Le Monticole s’ancre toutefois doucement dans son quartier, depuis son ouverture en septembre 2022. La cuisine a pris place dans le bâtiment éponyme, où se trouve aussi la médiathèque, qui fait partie des dernières opérations du projet de renouvellement urbain de la zone Plan d’Aou – Saint-Antoine (bonus). Les structures locales se sont approprié l’espace, notamment l’association Les femmes du Plan d’Aou qui y organise des ateliers. Elle va même bientôt en devenir résidente. La cuisine servira pour confectionner les repas de leurs événements, que les femmes distribueront ensuite via leur food truck, comme lors du Street Food Festival ce mois de juin. « Il y avait une vraie attente des associations locales de disposer d’une cuisine. C’est ce qui a été à l’origine du lieu », rembobine Camille Garcin.

Des entrepreneurs profitent également du Monticole pour assurer leurs prestations en tant qu’indépendants. À l’instar d’Aurore Danthez, pour ses activités allant de traiteur à cheffe à domicile en passant par la préparation de plats pour Les grandes Tables du ZEF. Ou encore Cédric Rubini avant de lancer son concept de focacceria dans le centre-ville de Marseille.

La cuisine a été aménagée et équipée pour que six personnes puissent y travailler en même temps. Elle se compose d’une cellule de refroidissement et congélation, de deux chambres froides, d’une zone de préparation froide… Sans compter l’électroménager et les ustensiles. Puisque le lieu ne tourne pas à pleine capacité pour le moment, le partage de l’espace se fait sans problème. Pour la bonne cohabitation future, une organisation plus stricte sera tout de même nécessaire. « Quand on sera au complet, on tiendra un planning de production précis. Ça nous permettra d’éviter la saturation », indique Louise Poncet. L’histoire n’a pas fini de s’écrire. ♦

 

Le Fonds Épicurien, parrain de la rubrique « Alimentation durable », vous offre la lecture de cet article mais n’a en rien influencé le choix ou le traitement de ce sujet. Il espère que cela vous donnera envie de vous abonner et de soutenir l’engagement de Marcelle *

 

Bonus

[pour les abonnés] – Genèse de cette cuisine partagée – 30 ans de rénovation urbaine à Plan d’Aou – Le boom des cuisines partagées –

  • Aux origines de la cuisine partagée – Le bâtiment a été érigé par le bailleur Erilia. Outre la médiathèque Salim-Hatubou, ouverte à l’automne 2020, il comprend également une résidence de 36 logements. C’est l’opérateur culturel culinaire I.C.I qui a imaginé le projet de cuisine partagé. Après avoir remporté l’appel à projets pour occuper l’espace, il l’a aménagé avec l’aide de six structures marseillaises : Le ZEF, le Carburateur, le Centre Social du Grand Saint-Antoine, la médiathèque Salim Hatubou, Cap au Nord Entreprise et Les grandes Tables.

> Tâches et exercices
1. Reprenez le passage de l'extrait allant de « Des entrepreneurs profitent » jusqu'à « centre-ville de Marseille. » inclus, en y changeant « focacceria » en « pizzeria ».
2. D'après l'extrait, combien de personnes peuvent travailler simultanément dans la cuisine ?

Entrées de données collectées
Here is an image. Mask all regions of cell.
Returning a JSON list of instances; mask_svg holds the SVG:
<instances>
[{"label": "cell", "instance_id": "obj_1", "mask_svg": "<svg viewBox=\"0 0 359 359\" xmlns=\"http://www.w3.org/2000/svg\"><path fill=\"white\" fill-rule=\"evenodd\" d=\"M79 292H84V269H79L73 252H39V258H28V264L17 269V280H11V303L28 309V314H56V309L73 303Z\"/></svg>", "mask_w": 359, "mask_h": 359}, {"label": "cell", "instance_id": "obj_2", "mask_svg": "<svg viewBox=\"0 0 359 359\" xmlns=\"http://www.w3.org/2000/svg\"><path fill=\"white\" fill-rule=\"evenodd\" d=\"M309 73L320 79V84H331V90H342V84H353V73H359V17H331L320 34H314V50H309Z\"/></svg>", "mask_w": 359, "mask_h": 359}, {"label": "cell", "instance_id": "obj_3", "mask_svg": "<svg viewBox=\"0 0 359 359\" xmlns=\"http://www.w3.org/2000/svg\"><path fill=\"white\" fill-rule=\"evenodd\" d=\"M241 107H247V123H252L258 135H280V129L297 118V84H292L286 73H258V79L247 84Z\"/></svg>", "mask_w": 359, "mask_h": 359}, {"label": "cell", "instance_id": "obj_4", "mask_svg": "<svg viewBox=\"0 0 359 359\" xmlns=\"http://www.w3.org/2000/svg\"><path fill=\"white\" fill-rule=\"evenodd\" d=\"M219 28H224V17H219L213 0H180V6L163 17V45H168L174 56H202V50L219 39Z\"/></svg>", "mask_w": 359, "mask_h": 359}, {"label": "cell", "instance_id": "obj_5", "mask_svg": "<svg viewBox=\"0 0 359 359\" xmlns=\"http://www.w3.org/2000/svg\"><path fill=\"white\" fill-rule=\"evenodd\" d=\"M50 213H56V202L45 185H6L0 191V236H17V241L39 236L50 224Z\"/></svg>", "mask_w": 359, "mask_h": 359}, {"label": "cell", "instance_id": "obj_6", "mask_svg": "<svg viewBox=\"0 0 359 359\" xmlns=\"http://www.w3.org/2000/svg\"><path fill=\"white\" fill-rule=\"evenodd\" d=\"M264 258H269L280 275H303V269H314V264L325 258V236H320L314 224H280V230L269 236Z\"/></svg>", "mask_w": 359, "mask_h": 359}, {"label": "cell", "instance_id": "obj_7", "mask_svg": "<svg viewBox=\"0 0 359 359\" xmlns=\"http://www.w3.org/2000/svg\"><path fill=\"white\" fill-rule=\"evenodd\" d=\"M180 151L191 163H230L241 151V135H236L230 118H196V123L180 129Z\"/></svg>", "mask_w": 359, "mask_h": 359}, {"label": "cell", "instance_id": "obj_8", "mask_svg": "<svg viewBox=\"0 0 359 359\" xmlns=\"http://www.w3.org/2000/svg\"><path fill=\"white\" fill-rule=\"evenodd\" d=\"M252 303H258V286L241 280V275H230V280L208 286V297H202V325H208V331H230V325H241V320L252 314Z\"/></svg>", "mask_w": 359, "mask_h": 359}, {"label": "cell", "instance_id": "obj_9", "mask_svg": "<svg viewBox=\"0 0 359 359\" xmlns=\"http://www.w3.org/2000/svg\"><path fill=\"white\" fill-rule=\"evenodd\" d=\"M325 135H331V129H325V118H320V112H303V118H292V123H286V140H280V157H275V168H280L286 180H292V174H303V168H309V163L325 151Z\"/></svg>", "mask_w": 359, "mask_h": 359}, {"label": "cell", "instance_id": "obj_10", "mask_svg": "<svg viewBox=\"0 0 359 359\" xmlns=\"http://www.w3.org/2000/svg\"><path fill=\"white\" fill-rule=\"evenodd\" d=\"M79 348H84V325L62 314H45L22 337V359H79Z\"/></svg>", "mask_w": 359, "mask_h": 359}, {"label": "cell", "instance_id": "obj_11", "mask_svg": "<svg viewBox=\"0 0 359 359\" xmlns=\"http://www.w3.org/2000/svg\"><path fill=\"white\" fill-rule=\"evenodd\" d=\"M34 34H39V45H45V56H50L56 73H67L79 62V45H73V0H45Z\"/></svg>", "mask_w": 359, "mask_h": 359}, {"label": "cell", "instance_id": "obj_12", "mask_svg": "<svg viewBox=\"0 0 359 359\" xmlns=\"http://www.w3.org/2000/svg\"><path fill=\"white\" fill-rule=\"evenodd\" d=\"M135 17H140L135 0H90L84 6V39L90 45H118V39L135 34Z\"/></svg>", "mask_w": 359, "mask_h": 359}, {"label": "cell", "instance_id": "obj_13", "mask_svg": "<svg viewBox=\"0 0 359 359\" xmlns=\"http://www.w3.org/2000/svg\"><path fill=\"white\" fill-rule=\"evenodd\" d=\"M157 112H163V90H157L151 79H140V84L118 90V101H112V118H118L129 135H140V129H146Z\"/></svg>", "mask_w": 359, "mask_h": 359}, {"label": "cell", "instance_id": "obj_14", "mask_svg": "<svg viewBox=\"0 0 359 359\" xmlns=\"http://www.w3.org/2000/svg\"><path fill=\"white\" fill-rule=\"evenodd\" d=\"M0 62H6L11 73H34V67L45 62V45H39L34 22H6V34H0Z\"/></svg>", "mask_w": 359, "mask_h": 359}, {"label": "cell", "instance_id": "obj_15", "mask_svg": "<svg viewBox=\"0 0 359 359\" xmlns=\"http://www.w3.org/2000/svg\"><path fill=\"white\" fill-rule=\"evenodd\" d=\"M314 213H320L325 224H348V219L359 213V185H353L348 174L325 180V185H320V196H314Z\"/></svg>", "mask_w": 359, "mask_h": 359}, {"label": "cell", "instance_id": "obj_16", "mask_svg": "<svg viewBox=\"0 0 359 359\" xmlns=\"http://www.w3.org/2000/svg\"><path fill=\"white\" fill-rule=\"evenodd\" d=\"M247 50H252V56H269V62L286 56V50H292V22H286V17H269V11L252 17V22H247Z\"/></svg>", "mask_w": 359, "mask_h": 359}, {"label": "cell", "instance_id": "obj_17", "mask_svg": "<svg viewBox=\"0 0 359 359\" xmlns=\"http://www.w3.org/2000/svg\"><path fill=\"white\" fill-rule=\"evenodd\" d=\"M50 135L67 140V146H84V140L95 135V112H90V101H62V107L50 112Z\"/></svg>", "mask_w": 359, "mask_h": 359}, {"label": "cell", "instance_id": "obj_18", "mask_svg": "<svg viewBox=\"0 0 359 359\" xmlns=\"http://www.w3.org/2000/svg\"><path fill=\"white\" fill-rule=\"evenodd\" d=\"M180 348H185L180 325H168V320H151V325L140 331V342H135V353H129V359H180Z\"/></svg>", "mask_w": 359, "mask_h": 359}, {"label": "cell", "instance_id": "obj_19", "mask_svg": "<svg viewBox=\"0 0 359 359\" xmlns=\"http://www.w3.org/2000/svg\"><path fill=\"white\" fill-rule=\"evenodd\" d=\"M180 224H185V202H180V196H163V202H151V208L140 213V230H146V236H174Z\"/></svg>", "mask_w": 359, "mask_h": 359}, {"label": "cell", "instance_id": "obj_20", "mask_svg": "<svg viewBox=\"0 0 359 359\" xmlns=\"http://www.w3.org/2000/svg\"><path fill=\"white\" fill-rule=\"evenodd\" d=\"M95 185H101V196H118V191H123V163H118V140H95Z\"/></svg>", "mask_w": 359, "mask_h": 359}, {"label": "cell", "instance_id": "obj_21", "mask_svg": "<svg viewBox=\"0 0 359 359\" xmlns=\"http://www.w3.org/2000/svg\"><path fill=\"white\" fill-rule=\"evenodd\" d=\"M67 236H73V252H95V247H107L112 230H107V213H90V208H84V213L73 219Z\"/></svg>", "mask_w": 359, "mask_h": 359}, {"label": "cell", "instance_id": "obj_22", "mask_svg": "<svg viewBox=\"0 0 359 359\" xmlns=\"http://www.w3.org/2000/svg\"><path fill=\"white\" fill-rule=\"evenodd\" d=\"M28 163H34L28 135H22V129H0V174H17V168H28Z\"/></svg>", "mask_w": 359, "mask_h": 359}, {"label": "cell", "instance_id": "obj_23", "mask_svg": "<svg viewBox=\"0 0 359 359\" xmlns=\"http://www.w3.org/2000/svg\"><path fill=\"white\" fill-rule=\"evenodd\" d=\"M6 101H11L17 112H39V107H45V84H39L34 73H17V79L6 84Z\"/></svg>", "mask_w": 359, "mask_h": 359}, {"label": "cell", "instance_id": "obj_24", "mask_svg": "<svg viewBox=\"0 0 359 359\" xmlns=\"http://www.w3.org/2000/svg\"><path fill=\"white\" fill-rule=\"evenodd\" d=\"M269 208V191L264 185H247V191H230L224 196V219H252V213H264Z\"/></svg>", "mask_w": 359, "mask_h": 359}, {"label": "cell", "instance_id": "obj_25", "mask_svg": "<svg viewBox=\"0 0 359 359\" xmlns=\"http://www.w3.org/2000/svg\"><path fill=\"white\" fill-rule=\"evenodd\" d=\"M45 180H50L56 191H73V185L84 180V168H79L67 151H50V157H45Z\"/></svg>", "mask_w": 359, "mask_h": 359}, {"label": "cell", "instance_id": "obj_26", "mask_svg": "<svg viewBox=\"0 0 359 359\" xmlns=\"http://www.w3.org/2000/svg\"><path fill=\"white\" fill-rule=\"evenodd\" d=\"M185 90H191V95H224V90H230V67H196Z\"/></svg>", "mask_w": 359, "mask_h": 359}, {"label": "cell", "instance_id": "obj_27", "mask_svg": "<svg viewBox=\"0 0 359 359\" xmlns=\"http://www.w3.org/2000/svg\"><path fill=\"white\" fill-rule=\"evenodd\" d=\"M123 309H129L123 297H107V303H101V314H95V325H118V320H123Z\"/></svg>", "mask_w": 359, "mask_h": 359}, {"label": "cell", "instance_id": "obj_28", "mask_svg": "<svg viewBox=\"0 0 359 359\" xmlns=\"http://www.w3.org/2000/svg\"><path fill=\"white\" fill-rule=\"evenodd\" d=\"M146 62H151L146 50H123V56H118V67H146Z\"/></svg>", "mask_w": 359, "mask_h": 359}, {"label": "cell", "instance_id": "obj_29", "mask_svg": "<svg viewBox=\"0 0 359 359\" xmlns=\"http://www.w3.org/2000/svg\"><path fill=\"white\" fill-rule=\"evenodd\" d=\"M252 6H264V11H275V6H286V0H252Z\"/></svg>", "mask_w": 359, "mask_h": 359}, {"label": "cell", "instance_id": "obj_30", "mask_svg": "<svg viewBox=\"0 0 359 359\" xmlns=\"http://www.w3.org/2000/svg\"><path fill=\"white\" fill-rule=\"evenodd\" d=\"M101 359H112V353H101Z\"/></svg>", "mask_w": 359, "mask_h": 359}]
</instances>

> Liste des réponses
1.
Des entrepreneurs profitent également du Monticole pour assurer leurs prestations en tant qu’indépendants. À l’instar d’Aurore Danthez, pour ses activités allant de traiteur à cheffe à domicile en passant par la préparation de plats pour Les grandes Tables du ZEF. Ou encore Cédric Rubini avant de lancer son concept de pizzeria dans le centre-ville de Marseille.

2. Six personnes.